* _SHORT TASK_
Write out all of the data exactly as it appears.

/---

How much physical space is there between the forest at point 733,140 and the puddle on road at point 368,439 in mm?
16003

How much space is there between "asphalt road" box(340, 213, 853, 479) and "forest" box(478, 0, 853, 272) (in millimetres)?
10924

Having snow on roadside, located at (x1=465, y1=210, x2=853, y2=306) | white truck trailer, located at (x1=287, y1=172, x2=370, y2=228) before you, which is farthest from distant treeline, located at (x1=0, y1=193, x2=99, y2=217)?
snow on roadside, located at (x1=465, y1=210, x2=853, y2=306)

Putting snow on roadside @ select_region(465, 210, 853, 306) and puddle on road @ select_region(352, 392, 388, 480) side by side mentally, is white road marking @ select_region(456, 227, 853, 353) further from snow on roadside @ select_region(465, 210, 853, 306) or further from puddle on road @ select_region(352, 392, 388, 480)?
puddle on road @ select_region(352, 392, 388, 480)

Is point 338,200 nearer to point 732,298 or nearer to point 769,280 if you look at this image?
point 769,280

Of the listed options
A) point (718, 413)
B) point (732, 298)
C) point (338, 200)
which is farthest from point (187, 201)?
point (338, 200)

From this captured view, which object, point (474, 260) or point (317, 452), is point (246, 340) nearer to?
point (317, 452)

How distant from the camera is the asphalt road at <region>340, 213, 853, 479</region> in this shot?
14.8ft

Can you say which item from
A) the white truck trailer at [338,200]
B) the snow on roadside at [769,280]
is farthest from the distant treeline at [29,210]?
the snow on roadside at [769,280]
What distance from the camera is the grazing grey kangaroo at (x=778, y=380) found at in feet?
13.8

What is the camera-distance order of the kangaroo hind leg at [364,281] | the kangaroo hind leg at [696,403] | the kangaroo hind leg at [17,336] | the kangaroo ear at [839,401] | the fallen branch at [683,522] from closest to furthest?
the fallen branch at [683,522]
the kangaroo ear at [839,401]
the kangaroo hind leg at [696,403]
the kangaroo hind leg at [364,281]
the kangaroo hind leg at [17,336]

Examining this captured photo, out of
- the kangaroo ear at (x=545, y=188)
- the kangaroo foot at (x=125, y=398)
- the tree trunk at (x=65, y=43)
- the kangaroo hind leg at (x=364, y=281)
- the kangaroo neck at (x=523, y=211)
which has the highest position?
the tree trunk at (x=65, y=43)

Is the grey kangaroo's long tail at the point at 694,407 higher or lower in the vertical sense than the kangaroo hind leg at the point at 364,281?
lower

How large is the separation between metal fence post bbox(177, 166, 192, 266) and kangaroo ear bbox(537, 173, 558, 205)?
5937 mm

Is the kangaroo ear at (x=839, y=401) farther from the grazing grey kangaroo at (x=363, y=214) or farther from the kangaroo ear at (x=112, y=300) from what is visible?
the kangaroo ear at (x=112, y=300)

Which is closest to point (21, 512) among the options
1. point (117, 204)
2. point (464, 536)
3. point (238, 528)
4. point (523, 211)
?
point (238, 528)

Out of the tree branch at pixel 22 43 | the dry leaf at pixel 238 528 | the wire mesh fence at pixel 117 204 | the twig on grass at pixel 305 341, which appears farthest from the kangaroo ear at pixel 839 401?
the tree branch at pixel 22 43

\---

* _REPLY_
How much physical space is there between the forest at point 733,140 and the puddle on road at point 368,439 in mm?
16003

How much space is there between "asphalt road" box(340, 213, 853, 479) and "forest" box(478, 0, 853, 272) (in millimetres)?
10924

Having snow on roadside, located at (x1=465, y1=210, x2=853, y2=306) | white truck trailer, located at (x1=287, y1=172, x2=370, y2=228) before you, which is farthest from distant treeline, located at (x1=0, y1=193, x2=99, y2=217)?
snow on roadside, located at (x1=465, y1=210, x2=853, y2=306)

Putting snow on roadside @ select_region(465, 210, 853, 306) and puddle on road @ select_region(352, 392, 388, 480) side by side mentally, is white road marking @ select_region(456, 227, 853, 353) further from snow on roadside @ select_region(465, 210, 853, 306) or further from puddle on road @ select_region(352, 392, 388, 480)?
puddle on road @ select_region(352, 392, 388, 480)

Is point 338,200 nearer to point 732,298 or nearer to point 769,280 if you look at this image?
point 769,280

Of the listed options
A) point (718, 413)
B) point (732, 298)
C) point (338, 200)
which is farthest from point (187, 201)?
point (338, 200)

From this captured view, which object, point (474, 260) or point (317, 452), is point (246, 340) nearer to?
point (317, 452)

How distant from the camera is the asphalt road at <region>340, 213, 853, 479</region> in this shot?
14.8ft

Can you say which item from
A) the white truck trailer at [338,200]
B) the snow on roadside at [769,280]
is farthest from the distant treeline at [29,210]?
the snow on roadside at [769,280]
What distance from the camera is the grazing grey kangaroo at (x=778, y=380) found at in feet?
13.8

What is the camera-distance order of the kangaroo hind leg at [364,281] | the kangaroo hind leg at [696,403] | the kangaroo hind leg at [17,336] | the kangaroo ear at [839,401] | the fallen branch at [683,522] from closest to furthest?
the fallen branch at [683,522]
the kangaroo ear at [839,401]
the kangaroo hind leg at [696,403]
the kangaroo hind leg at [364,281]
the kangaroo hind leg at [17,336]

Examining this captured photo, out of
- the kangaroo ear at (x=545, y=188)
- the kangaroo foot at (x=125, y=398)
- the tree trunk at (x=65, y=43)
- the kangaroo hind leg at (x=364, y=281)
- the kangaroo neck at (x=523, y=211)
which has the highest position?
the tree trunk at (x=65, y=43)

Is the grey kangaroo's long tail at the point at 694,407 higher or lower in the vertical sense than the kangaroo hind leg at the point at 364,281?
lower

How large is the separation between metal fence post bbox(177, 166, 192, 266) and kangaroo ear bbox(537, 173, 558, 205)?
5937 mm

Is the kangaroo ear at (x=839, y=401) farther from the grazing grey kangaroo at (x=363, y=214) or farther from the kangaroo ear at (x=112, y=300) from what is visible?
the kangaroo ear at (x=112, y=300)

Which is closest to point (21, 512) among the options
1. point (117, 204)
2. point (464, 536)
3. point (238, 528)
4. point (523, 211)
?
point (238, 528)

Out of the tree branch at pixel 22 43 | the dry leaf at pixel 238 528 | the wire mesh fence at pixel 117 204 | the twig on grass at pixel 305 341, which appears farthest from the kangaroo ear at pixel 839 401?
the tree branch at pixel 22 43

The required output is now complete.